#### Short task
Emit a verbatim copy of the lines running from the line with "Between the two, black" through the end of the material below.

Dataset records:
/---

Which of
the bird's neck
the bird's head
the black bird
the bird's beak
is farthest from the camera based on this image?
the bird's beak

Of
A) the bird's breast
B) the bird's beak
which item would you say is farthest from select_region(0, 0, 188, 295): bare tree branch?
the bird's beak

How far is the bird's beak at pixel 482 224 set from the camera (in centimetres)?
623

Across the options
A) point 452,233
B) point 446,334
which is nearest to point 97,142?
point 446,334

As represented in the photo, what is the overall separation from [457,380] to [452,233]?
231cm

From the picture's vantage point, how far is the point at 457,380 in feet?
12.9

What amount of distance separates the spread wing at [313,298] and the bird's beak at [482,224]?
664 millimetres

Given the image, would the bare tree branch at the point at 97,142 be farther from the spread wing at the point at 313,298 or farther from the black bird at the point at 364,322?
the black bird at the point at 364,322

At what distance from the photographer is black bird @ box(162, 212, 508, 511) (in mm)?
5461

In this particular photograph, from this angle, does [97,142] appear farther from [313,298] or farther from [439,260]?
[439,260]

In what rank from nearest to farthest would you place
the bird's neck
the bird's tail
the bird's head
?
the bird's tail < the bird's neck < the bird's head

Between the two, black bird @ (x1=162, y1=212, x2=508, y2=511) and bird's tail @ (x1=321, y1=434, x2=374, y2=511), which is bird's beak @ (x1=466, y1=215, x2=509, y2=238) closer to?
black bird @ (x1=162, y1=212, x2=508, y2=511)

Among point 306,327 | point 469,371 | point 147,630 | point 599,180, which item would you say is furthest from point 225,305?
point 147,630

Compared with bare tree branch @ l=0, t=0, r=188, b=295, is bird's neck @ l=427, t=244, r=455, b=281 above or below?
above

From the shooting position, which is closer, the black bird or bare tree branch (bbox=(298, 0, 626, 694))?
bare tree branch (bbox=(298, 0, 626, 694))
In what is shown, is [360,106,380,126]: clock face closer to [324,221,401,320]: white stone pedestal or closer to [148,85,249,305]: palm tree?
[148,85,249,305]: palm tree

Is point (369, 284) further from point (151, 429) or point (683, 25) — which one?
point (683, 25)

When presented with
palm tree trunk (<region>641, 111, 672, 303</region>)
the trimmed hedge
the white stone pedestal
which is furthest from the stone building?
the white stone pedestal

\---

#### Expected answer
Between the two, black bird @ (x1=162, y1=212, x2=508, y2=511) and bird's tail @ (x1=321, y1=434, x2=374, y2=511), which is bird's beak @ (x1=466, y1=215, x2=509, y2=238) closer to?
black bird @ (x1=162, y1=212, x2=508, y2=511)

Among point 306,327 | point 469,371 | point 147,630 | point 599,180, which item would you say is furthest from point 225,305?
point 147,630

Compared with bare tree branch @ l=0, t=0, r=188, b=295, is bird's neck @ l=427, t=244, r=455, b=281 above or below?
above

From the shooting position, which is closer, the black bird or bare tree branch (bbox=(298, 0, 626, 694))?
bare tree branch (bbox=(298, 0, 626, 694))
In what is shown, is [360,106,380,126]: clock face closer to [324,221,401,320]: white stone pedestal or closer to [148,85,249,305]: palm tree?
[148,85,249,305]: palm tree

Is point (369, 284) further from point (151, 429) or point (683, 25) — which one?
point (683, 25)

When presented with
palm tree trunk (<region>641, 111, 672, 303</region>)
the trimmed hedge
the white stone pedestal
which is furthest from the stone building?
the white stone pedestal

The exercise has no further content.